The GPU operator deploys the NVIDIA k8s-device-plugin for GPU support and runs the NVIDIA drivers as containers. It is based on the Kubernetes operator framework, which helps to automate the management of all NVIDIA software components that are needed to provision GPUs. The components include NVIDIA drivers, Kubernetes device plug-in for GPUs, the NVIDIA container runtime, and automatic node labeling, which is used in tandem with Kubernetes Node Feature Discovery.

The GPU operator is an important component of the NVIDIA EGX software-defined platform that is designed to make large-scale hybrid-cloud and edge operations possible and efficient. It is specifically useful when the Kubernetes cluster needs to scale quickly—for example, when provisioning additional GPU-based worker nodes and managing the lifecycle of the underlying software components. Because the GPU operator runs everything as containers, including NVIDIA drivers, administrators can easily swap various components by simply starting or stopping containers.

NVIDIA Triton Inference Server

NVIDIA Triton Inference Server (Triton Server) simplifies the deployment of AI inferencing solutions in production data centers. This microservice is specifically designed for inferencing in production data centers. It maximizes GPU utilization and integrates seamlessly into DevOps deployments with Docker and Kubernetes.

Triton Server provides a common solution for AI inferencing. Therefore, researchers can focus on creating high-quality trained models, DevOps engineers can focus on deployment, and developers can focus on applications without the need to redesign the platform for each AI-powered application.

Here are some of the key features of Triton Server:

  • Support for multiple frameworks. Triton Server can handle a mix of models, and the number of models is limited only by system disk and memory resources. It can support the TensorRT, TensorFlow GraphDef, TensorFlow SavedModel, ONNX, PyTorch, and Caffe2 NetDef model formats.

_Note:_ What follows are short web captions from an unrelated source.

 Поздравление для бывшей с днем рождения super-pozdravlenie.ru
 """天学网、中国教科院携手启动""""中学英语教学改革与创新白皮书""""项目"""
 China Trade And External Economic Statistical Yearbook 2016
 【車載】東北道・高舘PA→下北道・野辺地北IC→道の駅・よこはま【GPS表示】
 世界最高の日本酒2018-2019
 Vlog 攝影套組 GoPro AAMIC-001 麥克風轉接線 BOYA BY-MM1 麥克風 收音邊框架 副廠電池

  • *Concurrent model execution. *Multiple models or multiple instances of the same model can be run simultaneously on a GPU.

  • Multi-GPU support. Triton Server can maximize GPU utilization by enabling inference for multiple models on one or more GPUs.

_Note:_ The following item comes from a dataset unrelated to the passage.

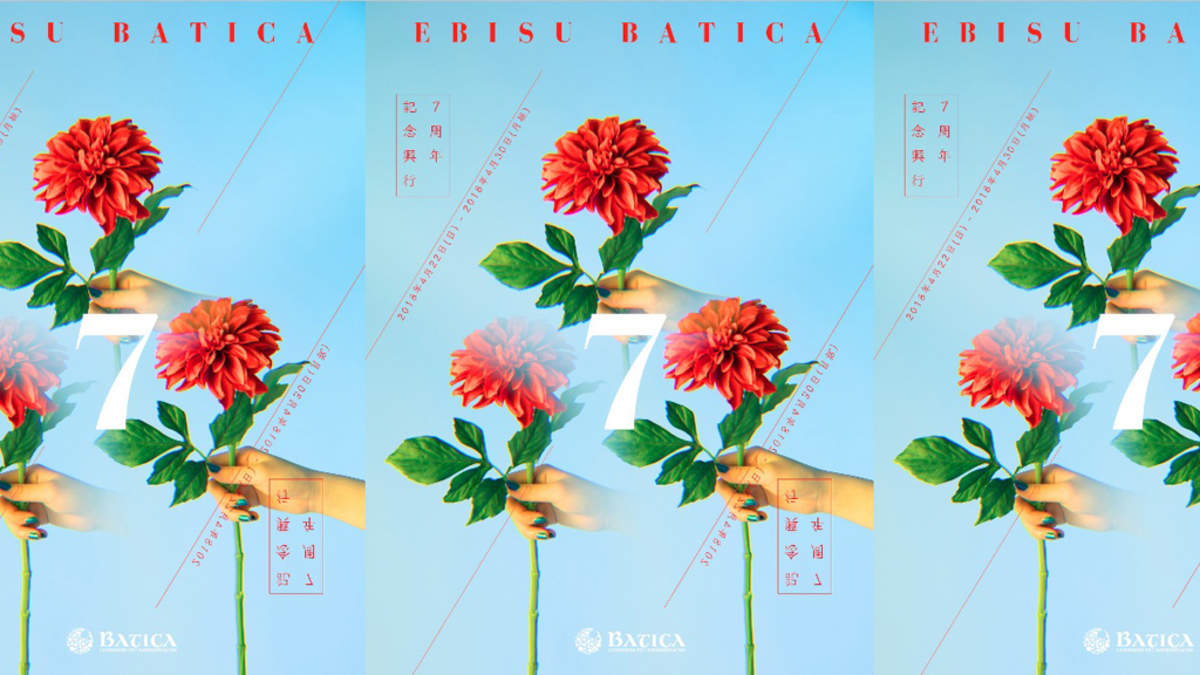 "EBISU BATICA、オープン史上最大規模""総勢125組アーティスト出演""の8日間に渡る7周年記念興行開催"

  • Support for batching. Triton Server can accept requests for a batch of inputs and respond with the corresponding batch of outputs. The inference server supports multiple scheduling and batching algorithms that combine individual inference requests together to improve inference throughput. Batching algorithms are available for both stateless and stateful applications and need to be used appropriately. These scheduling and batching decisions are transparent to the client that is requesting inference.

  • Ensemble support. An ensemble is a pipeline with multiple models with connections of input and output tensors between those models. An inference request can be made to an ensemble, which results in the execution of the complete pipeline.

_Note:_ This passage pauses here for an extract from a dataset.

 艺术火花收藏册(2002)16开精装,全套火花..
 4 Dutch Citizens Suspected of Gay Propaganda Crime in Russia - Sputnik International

  • Metrics. Metrics are details about GPU utilization, server throughput, server latency, and health for auto scaling and load balancing.

NetApp HCI is a hybrid multi-cloud infrastructure that can host multiple workloads and applications, and the Triton Inference Server is well equipped to support the inferencing requirements of multiple applications.

In this solution, Triton Server is deployed on the Kubernetes cluster using a deployment file. With this method, the default configuration of Triton Server can be overridden and customized as required. Triton Server also provides an inference service using an HTTP or GRPC endpoint, allowing remote clients to request inferencing for any model that is being managed by the server.

A Persistent Volume is presented via NetApp Trident to the container that runs the Triton Inference Server and this persistent volume is configured as the model repository for the Inference server.

The Triton Inference Server is deployed with varying sets of resources using Kubernetes deployment files, and each server instance is presented with a LoadBalancer front end for seamless scalability. This approach also illustrates the flexibility and simplicity with which resources can be allocated to the inferencing workloads.